Passage to read:
________________________

The Academic Staff Union of Universities (ASUU) has accused the Federal Government of encouraging the lingering strike through "provocative indifference."


Since February 14, ASUU has been at odds with the Federal Government over the failure to pay striking university lecturers who have been on strike. Among other things, the union wants the nation's education system to be revamped.


In a statement issued on Thursday, ASUU President Professor Emmanuel Osodeke blamed the Nigerian government for forcing the lecturers on strike.


Professor Osodeke recalled how the renegotiation committee led by Munzali Jibril submitted the first Draft Agreement in May 2021, but the "government's official response did not come until about a year later."


"The government imposed the ongoing strike action on ASUU and has encouraged it to linger because of its provocative indifference," according to the statement.


"The renegotiation committee led by Munzali Jibril submitted the first Draft Agreement in May 2021, but the government's official response did not come until about a year later!" Again, the "Award" presented by the Nimi Briggs-led Team was presented on a sheet of paper in a take-it-or-leave-it manner. "No serious country in the world treats its scholars in this manner."

________________________

Records for processing:
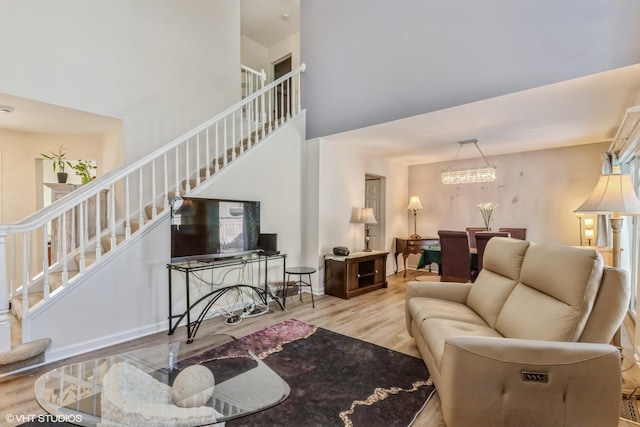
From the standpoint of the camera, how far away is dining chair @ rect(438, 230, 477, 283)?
4035mm

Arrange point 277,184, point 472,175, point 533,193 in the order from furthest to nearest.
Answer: point 533,193
point 472,175
point 277,184

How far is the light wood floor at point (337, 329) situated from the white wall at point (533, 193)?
6.66ft

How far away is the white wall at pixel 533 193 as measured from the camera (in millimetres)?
4820

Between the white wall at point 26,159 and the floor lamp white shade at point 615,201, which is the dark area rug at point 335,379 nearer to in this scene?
the floor lamp white shade at point 615,201

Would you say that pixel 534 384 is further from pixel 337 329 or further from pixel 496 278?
pixel 337 329

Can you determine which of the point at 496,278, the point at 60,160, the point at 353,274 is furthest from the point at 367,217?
the point at 60,160

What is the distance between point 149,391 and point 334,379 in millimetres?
1296

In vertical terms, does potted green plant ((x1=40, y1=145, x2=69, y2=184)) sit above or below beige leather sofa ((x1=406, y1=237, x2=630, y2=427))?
above

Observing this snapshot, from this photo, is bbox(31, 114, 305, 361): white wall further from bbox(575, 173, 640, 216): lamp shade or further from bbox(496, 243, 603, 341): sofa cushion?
bbox(575, 173, 640, 216): lamp shade

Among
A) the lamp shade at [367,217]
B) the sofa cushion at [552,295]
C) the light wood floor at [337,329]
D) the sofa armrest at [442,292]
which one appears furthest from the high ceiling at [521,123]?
the light wood floor at [337,329]

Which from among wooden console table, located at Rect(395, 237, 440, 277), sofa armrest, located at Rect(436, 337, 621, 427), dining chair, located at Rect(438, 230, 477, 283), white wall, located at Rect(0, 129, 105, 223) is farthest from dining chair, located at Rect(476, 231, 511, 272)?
white wall, located at Rect(0, 129, 105, 223)

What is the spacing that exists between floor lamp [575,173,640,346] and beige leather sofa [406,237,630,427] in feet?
2.52

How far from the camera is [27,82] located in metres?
3.18

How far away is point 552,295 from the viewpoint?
1.87 m
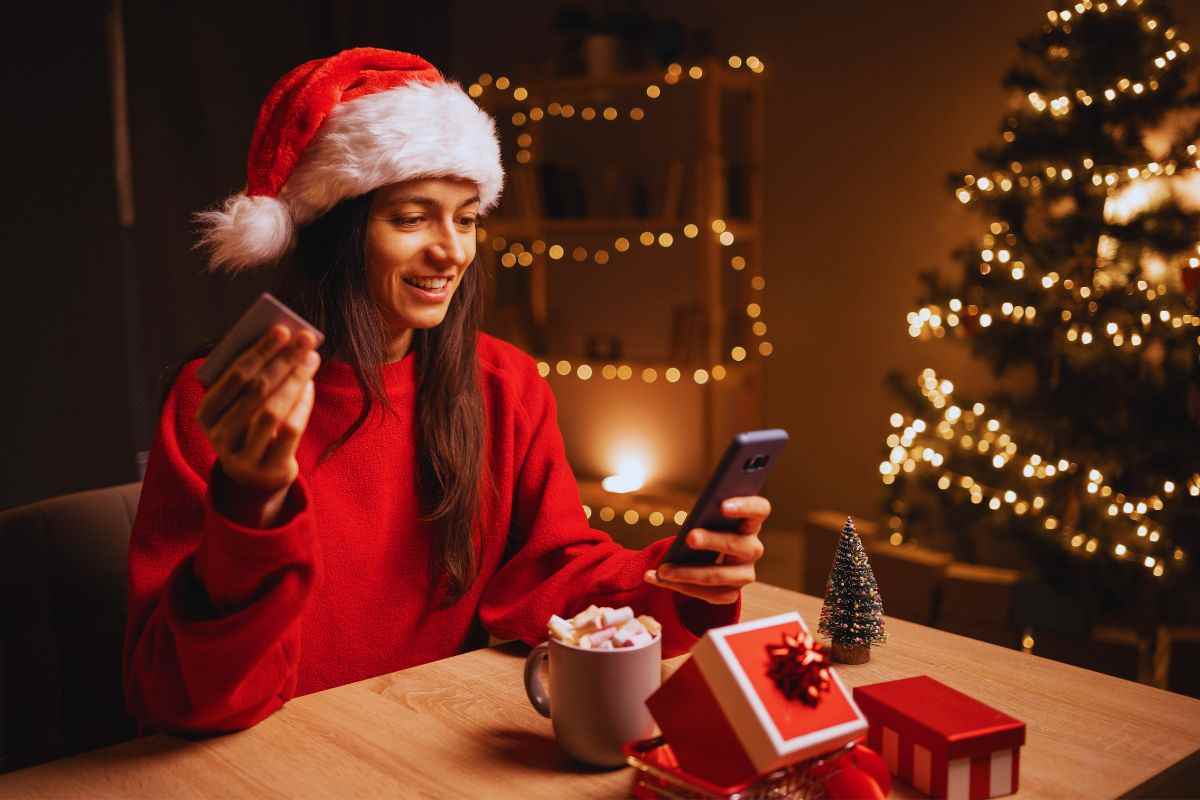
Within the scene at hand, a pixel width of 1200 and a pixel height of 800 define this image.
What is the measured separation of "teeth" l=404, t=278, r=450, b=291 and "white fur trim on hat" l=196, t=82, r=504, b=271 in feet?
0.43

________________________

Jobs:
(A) Write out the part of the passage on the ASUU strike starting with "The Academic Staff" and going on through "to be revamped.".
(B) Put the lines of the records starting with the line containing "Within the scene" and going on through the end of the records into a Markdown table with the columns Row and Line, leaving out blank lines.
The text and the records were drawn from separate sources.

Answers in order:
(A)
The Academic Staff Union of Universities (ASUU) has accused the Federal Government of encouraging the lingering strike through "provocative indifference."


Since February 14, ASUU has been at odds with the Federal Government over the failure to pay striking university lecturers who have been on strike. Among other things, the union wants the nation's education system to be revamped.

(B)
| Row | Line |
|---|---|
| 1 | Within the scene at hand, a pixel width of 1200 and a pixel height of 800 define this image. |
| 2 | What is the measured separation of "teeth" l=404, t=278, r=450, b=291 and "white fur trim on hat" l=196, t=82, r=504, b=271 in feet? |
| 3 | 0.43 |